Baseball might be America’s pastime, but the continent’s oldest sport predates it by several centuries. Around 1100, the Native American nations that owned the lands between present-day New York and Canada began playing a game they believed was endowed by the creator of the universe. They called it “The Medicine Game” because of its restorative powers over the mind, body and soul. The first Europeans to encounter the sport had a different name for it: La Crosse, because the sticks being wielded reminded them of the cross a bishop would carry.
Josh McClendon—a Navy veteran from Redondo Beach, California, who played Division III lacrosse at the University of Dallas—is trying to expand the sport’s reach to the Coastal Bend.

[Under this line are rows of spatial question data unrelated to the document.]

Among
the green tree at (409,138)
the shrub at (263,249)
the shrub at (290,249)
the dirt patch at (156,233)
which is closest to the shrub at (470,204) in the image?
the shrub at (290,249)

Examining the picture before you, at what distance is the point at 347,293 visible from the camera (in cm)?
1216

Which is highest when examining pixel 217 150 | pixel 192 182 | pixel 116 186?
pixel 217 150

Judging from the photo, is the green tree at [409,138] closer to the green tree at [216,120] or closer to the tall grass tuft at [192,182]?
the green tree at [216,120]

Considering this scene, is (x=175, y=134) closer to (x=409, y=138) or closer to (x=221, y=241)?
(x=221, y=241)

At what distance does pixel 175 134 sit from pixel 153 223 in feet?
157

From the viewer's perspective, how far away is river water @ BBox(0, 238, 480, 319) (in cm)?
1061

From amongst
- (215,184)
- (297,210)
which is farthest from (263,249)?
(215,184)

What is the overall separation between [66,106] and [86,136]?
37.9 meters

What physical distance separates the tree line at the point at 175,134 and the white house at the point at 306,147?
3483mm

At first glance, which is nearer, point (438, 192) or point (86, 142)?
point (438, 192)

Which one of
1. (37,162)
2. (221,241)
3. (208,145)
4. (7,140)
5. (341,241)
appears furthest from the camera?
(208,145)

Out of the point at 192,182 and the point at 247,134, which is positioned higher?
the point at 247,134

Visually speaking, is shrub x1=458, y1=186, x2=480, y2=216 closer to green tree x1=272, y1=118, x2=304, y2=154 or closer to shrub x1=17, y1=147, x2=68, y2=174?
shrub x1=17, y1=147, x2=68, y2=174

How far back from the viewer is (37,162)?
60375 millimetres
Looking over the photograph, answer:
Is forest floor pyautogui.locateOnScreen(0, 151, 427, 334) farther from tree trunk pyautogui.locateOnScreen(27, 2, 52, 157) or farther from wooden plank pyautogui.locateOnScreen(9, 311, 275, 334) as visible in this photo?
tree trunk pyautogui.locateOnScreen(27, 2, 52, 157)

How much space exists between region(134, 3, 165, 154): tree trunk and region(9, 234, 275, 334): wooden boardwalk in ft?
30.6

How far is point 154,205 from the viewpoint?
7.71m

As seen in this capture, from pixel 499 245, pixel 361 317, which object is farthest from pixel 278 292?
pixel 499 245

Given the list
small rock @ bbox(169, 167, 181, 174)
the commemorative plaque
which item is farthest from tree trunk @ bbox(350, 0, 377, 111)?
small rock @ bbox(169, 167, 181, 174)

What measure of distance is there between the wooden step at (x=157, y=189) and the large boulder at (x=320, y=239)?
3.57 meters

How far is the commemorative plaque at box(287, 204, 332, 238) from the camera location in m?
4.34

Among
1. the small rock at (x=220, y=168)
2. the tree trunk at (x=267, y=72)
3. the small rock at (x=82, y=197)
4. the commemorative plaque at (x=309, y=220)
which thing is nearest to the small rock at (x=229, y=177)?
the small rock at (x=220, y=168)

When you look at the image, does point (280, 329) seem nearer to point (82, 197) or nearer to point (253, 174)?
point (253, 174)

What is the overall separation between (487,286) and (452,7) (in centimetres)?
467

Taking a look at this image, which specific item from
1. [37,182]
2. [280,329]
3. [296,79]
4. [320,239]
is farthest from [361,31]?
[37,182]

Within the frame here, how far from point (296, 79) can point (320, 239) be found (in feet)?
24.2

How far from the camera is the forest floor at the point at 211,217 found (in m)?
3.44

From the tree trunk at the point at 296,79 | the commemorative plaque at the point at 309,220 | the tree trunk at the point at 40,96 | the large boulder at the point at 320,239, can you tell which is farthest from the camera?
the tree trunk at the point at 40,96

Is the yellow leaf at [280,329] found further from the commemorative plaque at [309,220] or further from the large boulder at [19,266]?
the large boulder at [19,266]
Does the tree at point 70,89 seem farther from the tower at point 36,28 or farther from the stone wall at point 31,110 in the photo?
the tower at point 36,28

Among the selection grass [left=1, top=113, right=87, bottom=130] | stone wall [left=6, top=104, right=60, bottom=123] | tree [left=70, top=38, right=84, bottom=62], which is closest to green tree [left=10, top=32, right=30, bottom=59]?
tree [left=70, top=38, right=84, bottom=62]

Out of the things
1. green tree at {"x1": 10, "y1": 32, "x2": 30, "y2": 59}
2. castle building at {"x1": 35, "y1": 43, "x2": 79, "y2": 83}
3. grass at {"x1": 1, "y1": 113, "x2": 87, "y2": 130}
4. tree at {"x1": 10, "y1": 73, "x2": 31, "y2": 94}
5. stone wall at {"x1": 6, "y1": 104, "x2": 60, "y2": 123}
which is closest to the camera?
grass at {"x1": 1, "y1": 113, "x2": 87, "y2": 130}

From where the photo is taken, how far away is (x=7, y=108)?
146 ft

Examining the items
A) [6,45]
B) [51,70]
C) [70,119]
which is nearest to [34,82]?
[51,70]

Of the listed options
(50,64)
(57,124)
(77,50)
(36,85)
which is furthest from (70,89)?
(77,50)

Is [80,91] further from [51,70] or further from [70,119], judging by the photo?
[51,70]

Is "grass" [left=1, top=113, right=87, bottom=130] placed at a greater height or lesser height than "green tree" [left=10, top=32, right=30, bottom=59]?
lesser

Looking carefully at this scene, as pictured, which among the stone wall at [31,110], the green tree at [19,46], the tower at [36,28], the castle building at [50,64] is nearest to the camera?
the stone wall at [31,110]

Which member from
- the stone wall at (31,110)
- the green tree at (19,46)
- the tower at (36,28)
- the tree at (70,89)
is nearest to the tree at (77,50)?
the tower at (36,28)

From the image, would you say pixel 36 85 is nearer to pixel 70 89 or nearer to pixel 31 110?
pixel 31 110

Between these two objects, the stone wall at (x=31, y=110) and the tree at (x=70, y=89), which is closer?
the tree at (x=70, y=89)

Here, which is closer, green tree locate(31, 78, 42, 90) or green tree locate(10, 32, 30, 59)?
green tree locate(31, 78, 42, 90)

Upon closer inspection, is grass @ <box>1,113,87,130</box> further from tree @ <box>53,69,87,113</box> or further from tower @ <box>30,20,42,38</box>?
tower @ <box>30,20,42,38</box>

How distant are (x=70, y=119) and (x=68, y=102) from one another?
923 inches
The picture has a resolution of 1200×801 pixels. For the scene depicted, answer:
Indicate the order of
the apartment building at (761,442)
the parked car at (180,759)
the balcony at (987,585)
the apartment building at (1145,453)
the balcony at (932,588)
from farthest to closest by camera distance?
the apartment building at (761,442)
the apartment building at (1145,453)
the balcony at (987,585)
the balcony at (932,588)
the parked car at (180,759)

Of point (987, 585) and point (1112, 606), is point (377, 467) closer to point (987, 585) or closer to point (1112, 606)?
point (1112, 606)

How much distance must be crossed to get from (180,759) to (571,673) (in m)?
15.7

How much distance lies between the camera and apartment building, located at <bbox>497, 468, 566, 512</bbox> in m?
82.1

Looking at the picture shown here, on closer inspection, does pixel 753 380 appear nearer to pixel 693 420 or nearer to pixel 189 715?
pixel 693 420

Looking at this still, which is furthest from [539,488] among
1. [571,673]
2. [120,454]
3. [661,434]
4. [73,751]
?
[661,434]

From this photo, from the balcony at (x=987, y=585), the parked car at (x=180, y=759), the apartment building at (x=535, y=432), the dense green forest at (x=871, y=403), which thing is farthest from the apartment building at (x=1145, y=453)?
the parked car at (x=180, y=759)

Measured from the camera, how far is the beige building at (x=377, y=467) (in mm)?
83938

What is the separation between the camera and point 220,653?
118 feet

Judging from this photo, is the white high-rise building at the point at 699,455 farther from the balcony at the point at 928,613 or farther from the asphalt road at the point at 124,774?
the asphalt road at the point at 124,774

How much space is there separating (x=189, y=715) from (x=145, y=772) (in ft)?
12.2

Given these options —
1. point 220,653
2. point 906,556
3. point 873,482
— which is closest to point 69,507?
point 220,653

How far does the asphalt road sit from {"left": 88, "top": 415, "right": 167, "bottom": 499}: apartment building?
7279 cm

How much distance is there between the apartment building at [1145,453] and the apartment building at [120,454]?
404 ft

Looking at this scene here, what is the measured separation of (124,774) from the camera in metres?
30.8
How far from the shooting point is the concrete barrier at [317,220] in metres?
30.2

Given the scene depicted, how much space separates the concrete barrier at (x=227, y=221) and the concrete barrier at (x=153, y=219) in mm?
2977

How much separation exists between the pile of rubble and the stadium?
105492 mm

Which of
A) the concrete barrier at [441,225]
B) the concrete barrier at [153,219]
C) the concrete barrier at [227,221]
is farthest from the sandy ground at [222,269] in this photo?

In 2023, McClendon founded South Texas Lacrosse, a grassroots sporting organization designed to fructify interest in the game and develop talent across all age groups.

“As soon as I got to Corpus Christi, I wanted to make a lacrosse scene here,” McClendon, the program’s president and head coach, said. “We want kids to be able to grow up and say they had the opportunity to play the sport in their hometown.”
To some locals, lacrosse might seem as foreign as it did to the French missionaries who christened it in the 1600s, but McClendon doesn’t mind starting with a blank canvas. While stationed at Naval Base San Diego, McClendon assembled a team of fellow enlisted officers and community members, giving him experience building from the ground up. He also believes coaching kids who aren’t familiar with the game helps them avoid the narrow parameters that define the typical lacrosse player nationwide.
“It’s almost better to be positively ignorant to what the ‘norm’ is,” McClendon said. “It means there is not much of a gap to bridge over.”
Lacrosse is among the most homogeneous team sports in North America. “On almost every lacrosse team or coaching staff I have been on, I’ve been the only person of color,” McClendon said. Now, to his players, the most prominent authority on the sport is a person of color. “I get to teach them that lacrosse is for everybody.”

Somewhat ironically, for a sport created a millennium ago that used hand-crafted sticks, lacrosse is one of the most expensive games in the world to play due to pricey gear and steep team and travel costs. Because lacrosse is not a UIL-sanctioned sport, meaning public schools do not field teams and students do not have seasonal access to equipment, the Coastal Bend has struggled to create a self-sustaining player base.
In the absence of a pipeline, McClendon is determined to establish one. South Texas Lacrosse, which gained nonprofit status in October 2024, has teams in Corpus Christi and Rockport, featuring players ages 5 and up. As he introduces the sport to the community, McClendon has instructively used smaller iterations of lacrosse—shrinking the field, the net and the number of players per team—to create an environment conducive to skill-crafting and spatial attunement.
Lacrosse might be in its nascent stages in South Texas, but fueled by McClendon’s ambition and expertise, it won’t be long before it is out of the cradle.